── INFORMATION SUPPLIED ──

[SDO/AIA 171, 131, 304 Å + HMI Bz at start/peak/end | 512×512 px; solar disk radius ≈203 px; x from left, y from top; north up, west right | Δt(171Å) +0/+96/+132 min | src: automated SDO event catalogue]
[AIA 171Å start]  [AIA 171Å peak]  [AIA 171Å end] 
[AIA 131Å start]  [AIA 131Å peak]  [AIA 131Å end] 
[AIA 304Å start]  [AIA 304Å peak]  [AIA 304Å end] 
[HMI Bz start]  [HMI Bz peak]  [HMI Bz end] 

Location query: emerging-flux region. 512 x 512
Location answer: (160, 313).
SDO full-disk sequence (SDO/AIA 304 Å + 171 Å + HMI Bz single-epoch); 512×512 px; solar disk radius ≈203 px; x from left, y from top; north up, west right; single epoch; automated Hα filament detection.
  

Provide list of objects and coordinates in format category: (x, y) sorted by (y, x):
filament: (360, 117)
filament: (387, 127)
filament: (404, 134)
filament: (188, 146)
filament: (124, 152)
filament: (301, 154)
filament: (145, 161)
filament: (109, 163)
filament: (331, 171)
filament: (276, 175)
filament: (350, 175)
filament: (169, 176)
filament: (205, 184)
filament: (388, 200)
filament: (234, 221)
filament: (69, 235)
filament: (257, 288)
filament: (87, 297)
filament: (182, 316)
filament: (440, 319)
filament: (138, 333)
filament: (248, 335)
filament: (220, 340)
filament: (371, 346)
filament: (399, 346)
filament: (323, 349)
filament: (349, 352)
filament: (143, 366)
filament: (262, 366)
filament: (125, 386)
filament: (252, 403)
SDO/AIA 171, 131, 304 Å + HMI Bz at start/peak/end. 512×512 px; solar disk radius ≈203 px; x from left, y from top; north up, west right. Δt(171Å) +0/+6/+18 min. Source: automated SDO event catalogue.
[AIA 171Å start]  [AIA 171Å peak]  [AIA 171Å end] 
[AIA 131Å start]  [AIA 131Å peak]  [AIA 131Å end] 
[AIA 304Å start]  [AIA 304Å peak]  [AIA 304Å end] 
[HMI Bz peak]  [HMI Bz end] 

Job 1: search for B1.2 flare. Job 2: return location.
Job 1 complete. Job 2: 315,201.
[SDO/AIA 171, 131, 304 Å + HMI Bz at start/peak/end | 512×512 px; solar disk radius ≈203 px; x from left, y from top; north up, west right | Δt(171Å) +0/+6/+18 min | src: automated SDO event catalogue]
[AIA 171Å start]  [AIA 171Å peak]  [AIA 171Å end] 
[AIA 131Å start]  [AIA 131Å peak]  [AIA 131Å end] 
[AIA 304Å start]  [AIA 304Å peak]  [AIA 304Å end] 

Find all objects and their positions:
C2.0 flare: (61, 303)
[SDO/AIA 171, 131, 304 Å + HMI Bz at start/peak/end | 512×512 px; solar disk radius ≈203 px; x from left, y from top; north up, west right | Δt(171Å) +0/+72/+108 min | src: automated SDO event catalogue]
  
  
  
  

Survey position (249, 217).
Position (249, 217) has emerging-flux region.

───

• WORK ORDER: Using the material, count every line where the word "emerging" appears and give only the number.

• ANSWER BOX: 2